Dans le roman, le personnage éponyme, Ougarit Jérusalem, est envoyé en mission dans « la ville de tous les superlatifs », qui s’apprête à recevoir l’Exposition universelle de 2020. Il est censé mettre en valeur, ou tout au moins rechercher, l’âme de Dubaï, avec des détours à Paris, Barcelone, la montagne du Chouf, Alep... « J’ai essayé de transformer Dubaï en texte littéraire, et chaque personnage en représente une facette : le vieil Émirati pêcheur de perles, la galeriste iranienne Azadeh, des hommes d’affaires, des personnages mafieux, des marins... Ougarit, avec son activité atypique, sert de catalyseur narratif et rassemble tous ces gens qui ne sont pas programmés pour se rencontrer », explique l’écrivain. L’écriture chirurgicale et visuelle de l’auteur tisse avec dextérité une trame de roman d’aventure, parfois rocambolesque, et une analyse minutieuse de la texture urbaine et de sa symbolique.

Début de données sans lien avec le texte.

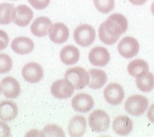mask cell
Masks as SVG:
<instances>
[{
    "label": "cell",
    "instance_id": "1",
    "mask_svg": "<svg viewBox=\"0 0 154 137\" xmlns=\"http://www.w3.org/2000/svg\"><path fill=\"white\" fill-rule=\"evenodd\" d=\"M127 29L128 21L125 17L120 13H114L100 26V40L105 45H114Z\"/></svg>",
    "mask_w": 154,
    "mask_h": 137
},
{
    "label": "cell",
    "instance_id": "2",
    "mask_svg": "<svg viewBox=\"0 0 154 137\" xmlns=\"http://www.w3.org/2000/svg\"><path fill=\"white\" fill-rule=\"evenodd\" d=\"M65 79L71 82L75 90L85 88L90 82V75L87 70L82 67L70 68L65 73Z\"/></svg>",
    "mask_w": 154,
    "mask_h": 137
},
{
    "label": "cell",
    "instance_id": "3",
    "mask_svg": "<svg viewBox=\"0 0 154 137\" xmlns=\"http://www.w3.org/2000/svg\"><path fill=\"white\" fill-rule=\"evenodd\" d=\"M149 101L146 97L139 94L132 95L126 100L125 109L126 112L133 116H139L146 111Z\"/></svg>",
    "mask_w": 154,
    "mask_h": 137
},
{
    "label": "cell",
    "instance_id": "4",
    "mask_svg": "<svg viewBox=\"0 0 154 137\" xmlns=\"http://www.w3.org/2000/svg\"><path fill=\"white\" fill-rule=\"evenodd\" d=\"M73 38L76 44L82 47H88L95 41L96 32L94 27L90 25H79L74 31Z\"/></svg>",
    "mask_w": 154,
    "mask_h": 137
},
{
    "label": "cell",
    "instance_id": "5",
    "mask_svg": "<svg viewBox=\"0 0 154 137\" xmlns=\"http://www.w3.org/2000/svg\"><path fill=\"white\" fill-rule=\"evenodd\" d=\"M88 122L93 131L96 132H103L109 128L110 118L106 111L97 109L90 114Z\"/></svg>",
    "mask_w": 154,
    "mask_h": 137
},
{
    "label": "cell",
    "instance_id": "6",
    "mask_svg": "<svg viewBox=\"0 0 154 137\" xmlns=\"http://www.w3.org/2000/svg\"><path fill=\"white\" fill-rule=\"evenodd\" d=\"M103 97L106 101L111 105H119L124 100L125 90L119 83H111L103 90Z\"/></svg>",
    "mask_w": 154,
    "mask_h": 137
},
{
    "label": "cell",
    "instance_id": "7",
    "mask_svg": "<svg viewBox=\"0 0 154 137\" xmlns=\"http://www.w3.org/2000/svg\"><path fill=\"white\" fill-rule=\"evenodd\" d=\"M118 51L124 58H133L139 52V44L135 38L128 36L121 40L118 45Z\"/></svg>",
    "mask_w": 154,
    "mask_h": 137
},
{
    "label": "cell",
    "instance_id": "8",
    "mask_svg": "<svg viewBox=\"0 0 154 137\" xmlns=\"http://www.w3.org/2000/svg\"><path fill=\"white\" fill-rule=\"evenodd\" d=\"M73 85L67 79H58L55 81L51 86V93L58 99H67L74 93Z\"/></svg>",
    "mask_w": 154,
    "mask_h": 137
},
{
    "label": "cell",
    "instance_id": "9",
    "mask_svg": "<svg viewBox=\"0 0 154 137\" xmlns=\"http://www.w3.org/2000/svg\"><path fill=\"white\" fill-rule=\"evenodd\" d=\"M22 76L25 81L28 83H38L43 78L44 70L37 62H29L23 67Z\"/></svg>",
    "mask_w": 154,
    "mask_h": 137
},
{
    "label": "cell",
    "instance_id": "10",
    "mask_svg": "<svg viewBox=\"0 0 154 137\" xmlns=\"http://www.w3.org/2000/svg\"><path fill=\"white\" fill-rule=\"evenodd\" d=\"M72 106L75 111L87 113L94 107V101L89 94L86 93H79L72 100Z\"/></svg>",
    "mask_w": 154,
    "mask_h": 137
},
{
    "label": "cell",
    "instance_id": "11",
    "mask_svg": "<svg viewBox=\"0 0 154 137\" xmlns=\"http://www.w3.org/2000/svg\"><path fill=\"white\" fill-rule=\"evenodd\" d=\"M49 38L55 44L65 43L69 37V30L68 26L62 23H55L51 24L49 29Z\"/></svg>",
    "mask_w": 154,
    "mask_h": 137
},
{
    "label": "cell",
    "instance_id": "12",
    "mask_svg": "<svg viewBox=\"0 0 154 137\" xmlns=\"http://www.w3.org/2000/svg\"><path fill=\"white\" fill-rule=\"evenodd\" d=\"M1 89L5 97L10 99L17 98L21 91L19 82L12 76L5 77L1 82Z\"/></svg>",
    "mask_w": 154,
    "mask_h": 137
},
{
    "label": "cell",
    "instance_id": "13",
    "mask_svg": "<svg viewBox=\"0 0 154 137\" xmlns=\"http://www.w3.org/2000/svg\"><path fill=\"white\" fill-rule=\"evenodd\" d=\"M89 61L92 65L100 67L105 66L110 61V53L103 47H95L89 52Z\"/></svg>",
    "mask_w": 154,
    "mask_h": 137
},
{
    "label": "cell",
    "instance_id": "14",
    "mask_svg": "<svg viewBox=\"0 0 154 137\" xmlns=\"http://www.w3.org/2000/svg\"><path fill=\"white\" fill-rule=\"evenodd\" d=\"M87 129V120L84 116L75 115L70 119L68 131L70 136L80 137L84 135Z\"/></svg>",
    "mask_w": 154,
    "mask_h": 137
},
{
    "label": "cell",
    "instance_id": "15",
    "mask_svg": "<svg viewBox=\"0 0 154 137\" xmlns=\"http://www.w3.org/2000/svg\"><path fill=\"white\" fill-rule=\"evenodd\" d=\"M112 128L115 133L118 135H126L132 132L133 129V122L127 115H120L115 118Z\"/></svg>",
    "mask_w": 154,
    "mask_h": 137
},
{
    "label": "cell",
    "instance_id": "16",
    "mask_svg": "<svg viewBox=\"0 0 154 137\" xmlns=\"http://www.w3.org/2000/svg\"><path fill=\"white\" fill-rule=\"evenodd\" d=\"M51 21L47 17H40L34 20L30 26V31L38 38H43L48 34Z\"/></svg>",
    "mask_w": 154,
    "mask_h": 137
},
{
    "label": "cell",
    "instance_id": "17",
    "mask_svg": "<svg viewBox=\"0 0 154 137\" xmlns=\"http://www.w3.org/2000/svg\"><path fill=\"white\" fill-rule=\"evenodd\" d=\"M34 44L33 40L26 37H19L13 40L11 48L14 52L19 54H26L34 50Z\"/></svg>",
    "mask_w": 154,
    "mask_h": 137
},
{
    "label": "cell",
    "instance_id": "18",
    "mask_svg": "<svg viewBox=\"0 0 154 137\" xmlns=\"http://www.w3.org/2000/svg\"><path fill=\"white\" fill-rule=\"evenodd\" d=\"M18 115V107L15 102L4 100L0 102V119L4 122H10Z\"/></svg>",
    "mask_w": 154,
    "mask_h": 137
},
{
    "label": "cell",
    "instance_id": "19",
    "mask_svg": "<svg viewBox=\"0 0 154 137\" xmlns=\"http://www.w3.org/2000/svg\"><path fill=\"white\" fill-rule=\"evenodd\" d=\"M34 12L29 6L26 5H20L16 8L15 18L13 22L17 26H26L32 20Z\"/></svg>",
    "mask_w": 154,
    "mask_h": 137
},
{
    "label": "cell",
    "instance_id": "20",
    "mask_svg": "<svg viewBox=\"0 0 154 137\" xmlns=\"http://www.w3.org/2000/svg\"><path fill=\"white\" fill-rule=\"evenodd\" d=\"M79 50L74 45H66L61 50L60 59L65 65H74L79 59Z\"/></svg>",
    "mask_w": 154,
    "mask_h": 137
},
{
    "label": "cell",
    "instance_id": "21",
    "mask_svg": "<svg viewBox=\"0 0 154 137\" xmlns=\"http://www.w3.org/2000/svg\"><path fill=\"white\" fill-rule=\"evenodd\" d=\"M88 73L90 75V82L88 85L90 88L97 90L104 86L107 80L105 72L98 69H92Z\"/></svg>",
    "mask_w": 154,
    "mask_h": 137
},
{
    "label": "cell",
    "instance_id": "22",
    "mask_svg": "<svg viewBox=\"0 0 154 137\" xmlns=\"http://www.w3.org/2000/svg\"><path fill=\"white\" fill-rule=\"evenodd\" d=\"M16 14V8L13 4H0V24H10L14 20Z\"/></svg>",
    "mask_w": 154,
    "mask_h": 137
},
{
    "label": "cell",
    "instance_id": "23",
    "mask_svg": "<svg viewBox=\"0 0 154 137\" xmlns=\"http://www.w3.org/2000/svg\"><path fill=\"white\" fill-rule=\"evenodd\" d=\"M128 72L130 75L137 78L149 72V65L143 59H135L128 64Z\"/></svg>",
    "mask_w": 154,
    "mask_h": 137
},
{
    "label": "cell",
    "instance_id": "24",
    "mask_svg": "<svg viewBox=\"0 0 154 137\" xmlns=\"http://www.w3.org/2000/svg\"><path fill=\"white\" fill-rule=\"evenodd\" d=\"M136 86L139 90L145 93L150 92L154 87V76L152 73L147 72L136 78Z\"/></svg>",
    "mask_w": 154,
    "mask_h": 137
},
{
    "label": "cell",
    "instance_id": "25",
    "mask_svg": "<svg viewBox=\"0 0 154 137\" xmlns=\"http://www.w3.org/2000/svg\"><path fill=\"white\" fill-rule=\"evenodd\" d=\"M97 10L102 13H108L115 8V0H94Z\"/></svg>",
    "mask_w": 154,
    "mask_h": 137
},
{
    "label": "cell",
    "instance_id": "26",
    "mask_svg": "<svg viewBox=\"0 0 154 137\" xmlns=\"http://www.w3.org/2000/svg\"><path fill=\"white\" fill-rule=\"evenodd\" d=\"M13 67V60L7 54H0V74H5L11 70Z\"/></svg>",
    "mask_w": 154,
    "mask_h": 137
},
{
    "label": "cell",
    "instance_id": "27",
    "mask_svg": "<svg viewBox=\"0 0 154 137\" xmlns=\"http://www.w3.org/2000/svg\"><path fill=\"white\" fill-rule=\"evenodd\" d=\"M43 132L45 136H65L64 131L62 128L55 124L47 125L44 127Z\"/></svg>",
    "mask_w": 154,
    "mask_h": 137
},
{
    "label": "cell",
    "instance_id": "28",
    "mask_svg": "<svg viewBox=\"0 0 154 137\" xmlns=\"http://www.w3.org/2000/svg\"><path fill=\"white\" fill-rule=\"evenodd\" d=\"M51 0H28L32 7L38 10H42L48 7Z\"/></svg>",
    "mask_w": 154,
    "mask_h": 137
},
{
    "label": "cell",
    "instance_id": "29",
    "mask_svg": "<svg viewBox=\"0 0 154 137\" xmlns=\"http://www.w3.org/2000/svg\"><path fill=\"white\" fill-rule=\"evenodd\" d=\"M10 38L7 33L2 30H0V51H2L8 46Z\"/></svg>",
    "mask_w": 154,
    "mask_h": 137
},
{
    "label": "cell",
    "instance_id": "30",
    "mask_svg": "<svg viewBox=\"0 0 154 137\" xmlns=\"http://www.w3.org/2000/svg\"><path fill=\"white\" fill-rule=\"evenodd\" d=\"M11 134L10 126L6 122L0 121V137H8Z\"/></svg>",
    "mask_w": 154,
    "mask_h": 137
},
{
    "label": "cell",
    "instance_id": "31",
    "mask_svg": "<svg viewBox=\"0 0 154 137\" xmlns=\"http://www.w3.org/2000/svg\"><path fill=\"white\" fill-rule=\"evenodd\" d=\"M147 116H148L149 120L151 122L154 123V104L149 107L147 112Z\"/></svg>",
    "mask_w": 154,
    "mask_h": 137
},
{
    "label": "cell",
    "instance_id": "32",
    "mask_svg": "<svg viewBox=\"0 0 154 137\" xmlns=\"http://www.w3.org/2000/svg\"><path fill=\"white\" fill-rule=\"evenodd\" d=\"M129 2L135 6H141L147 2V0H129Z\"/></svg>",
    "mask_w": 154,
    "mask_h": 137
},
{
    "label": "cell",
    "instance_id": "33",
    "mask_svg": "<svg viewBox=\"0 0 154 137\" xmlns=\"http://www.w3.org/2000/svg\"><path fill=\"white\" fill-rule=\"evenodd\" d=\"M151 12H152V15L154 16V2H152V6H151Z\"/></svg>",
    "mask_w": 154,
    "mask_h": 137
},
{
    "label": "cell",
    "instance_id": "34",
    "mask_svg": "<svg viewBox=\"0 0 154 137\" xmlns=\"http://www.w3.org/2000/svg\"><path fill=\"white\" fill-rule=\"evenodd\" d=\"M1 90H2V89H1V85H0V94H1Z\"/></svg>",
    "mask_w": 154,
    "mask_h": 137
},
{
    "label": "cell",
    "instance_id": "35",
    "mask_svg": "<svg viewBox=\"0 0 154 137\" xmlns=\"http://www.w3.org/2000/svg\"><path fill=\"white\" fill-rule=\"evenodd\" d=\"M12 1H17V0H12Z\"/></svg>",
    "mask_w": 154,
    "mask_h": 137
}]
</instances>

Progressivement, Ougarit prend des allures de quête du Graal, autour d’une exploration volontairement mystérieuse : le héros recherche l’aleph de la ville de Dubaï. Ce terme, qui fait écho à l’œuvre de Borges, incarne un point de vue qui permettrait de regarder la ville dans son ensemble et qui en saisirait l’âme et l’identité culturelle, vitales pour ses habitants. C’est dans cette optique que le jeune consultant envisage le soulèvement libanais qui est né le 17 octobre, au-delà des revendications politiques, économiques et sociales. « La révolution a ramené dans des territoires froids et dépeuplés une partie de l’âme urbaine qui les avait désertés. En l’espace d’une soirée, la place des Martyrs est redevenue cette Sahat el-Bourj grouillante et populaire, et la très sérieuse Tripoli a dansé pour appeler au changement. La texture même de ces lieux s’altère lorsque leur utilisation est modifiée, ils font ville. Ils ramènent dans la cité ceux qui la peuplent, le temps de leur contestation. Si cette révolution doit aboutir à une seule conclusion, c’est bien celle-ci : rendons la ville aux gens, ils sauront quoi en faire. »

Camille Ammoun propose dans son premier opus un voyage en Orient post-moderne, au cours duquel le héros découvre le pouvoir de l’écriture, qui semble être la plus à même d’esquisser la saveur irréductible d’une ville, et l’attachement qu’elle génère.